Copy each line that includes the string "accessibilityFocusHelper" from the material into your answer.

[[ THE DATA open ]]

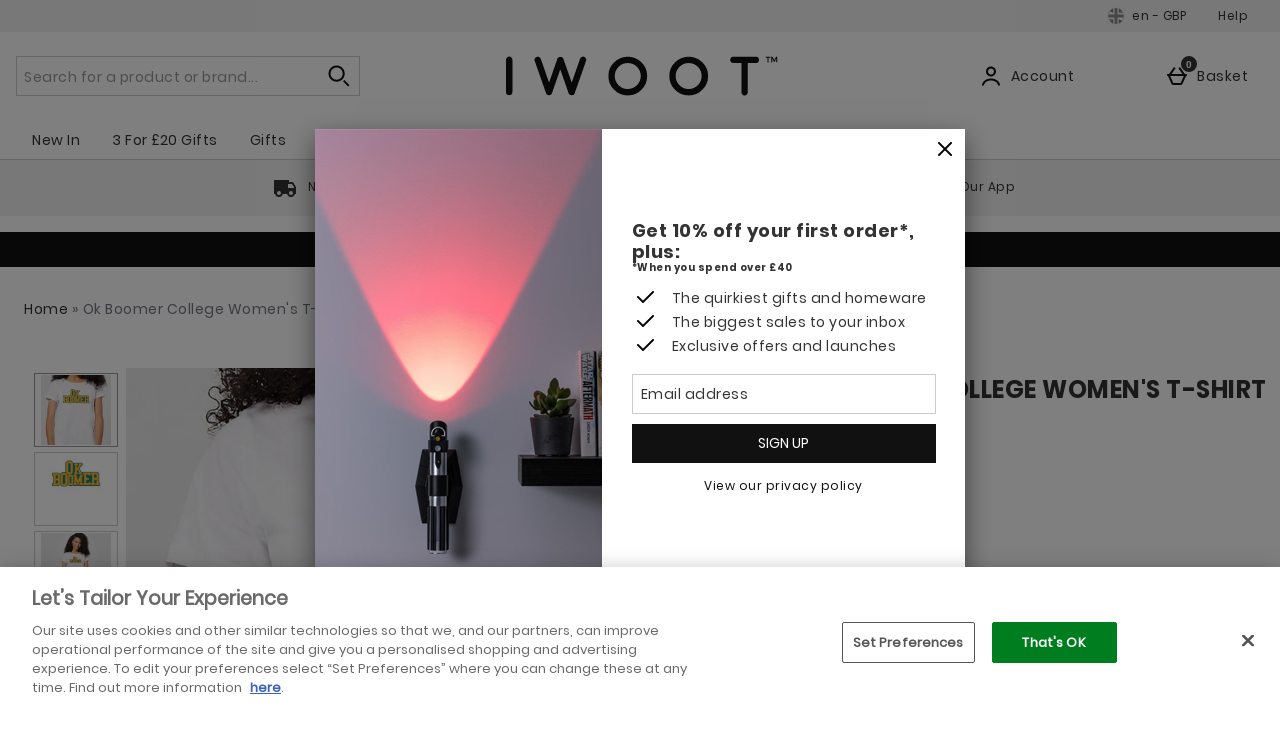

--- FILE ---
content_type: application/javascript
request_url: https://static.thcdn.com/www/common/scripts/helpers/accessibility/accessibilityFocusHelper-5e787c75cd.js
body_size: 329
content:
"use strict";var _createClass=function(){function e(e,t){for(var n=0;n<t.length;n++){var r=t[n];r.enumerable=r.enumerable||false,r.configurable=true,"value"in r&&(r.writable=true),Object.defineProperty(e,r.key,r)}}return function(t,n,r){return n&&e(t.prototype,n),r&&e(t,r),t}}();function _classCallCheck(e,t){if(!(e instanceof t))throw new TypeError("Cannot call a class as a function")}define([],(function(){var e;return new(function(){function e(){_classCallCheck(this,e),this.focusableElements='a[href], input:not([disabled]), select:not([disabled]), textarea:not([disabled]), button:not([disabled]), [tabindex="0"]'}return _createClass(e,[{key:"enableElement",value:function e(t){if(!t)return;t.setAttribute("tabindex","0"),t.removeAttribute("aria-hidden")}},{key:"disableElement",value:function e(t){if(!t)return;t.setAttribute("tabindex","-1"),t.setAttribute("aria-hidden","true")}},{key:"enableElements",value:function e(t){var n=this;t&&Array.prototype.slice.call(t).forEach((function(e){return n.enableElement(e)}))}},{key:"disableElements",value:function e(t){var n=this;t&&Array.prototype.slice.call(t).forEach((function(e){return n.disableElement(e)}))}},{key:"filterFocusable",value:function e(t){var n=this;return t&&Array.prototype.slice.call(t).filter((function(e){return n.isFocusable(e)}))}},{key:"isFocusable",value:function e(t){var n;return!!t&&(["A","BUTTON","INPUT","SELECT","TEXTAREA"].includes(t.tagName)||"0"===t.getAttribute("tabIndex"))}},{key:"focus",value:function e(t){if(!t)return;this.isFocusable(t)||(t.setAttribute("tabindex","-1"),t.addEventListener("blur",(function(){t.removeAttribute("tabindex")}))),t.focus()}},{key:"focusAndScroll",value:function e(t){this.focus(t),t.scrollIntoView();var n=document.querySelector(".westendHeader");n&&window.scrollBy(0,-n.clientHeight)}}]),e}())}));
//# sourceMappingURL=accessibilityFocusHelper-5e787c75cd.js.map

[[ THE DATA closed ]]

WRITTEN ANSWER>
request_url: https://static.thcdn.com/www/common/scripts/helpers/accessibility/accessibilityFocusHelper-5e787c75cd.js
//# sourceMappingURL=accessibilityFocusHelper-5e787c75cd.js.map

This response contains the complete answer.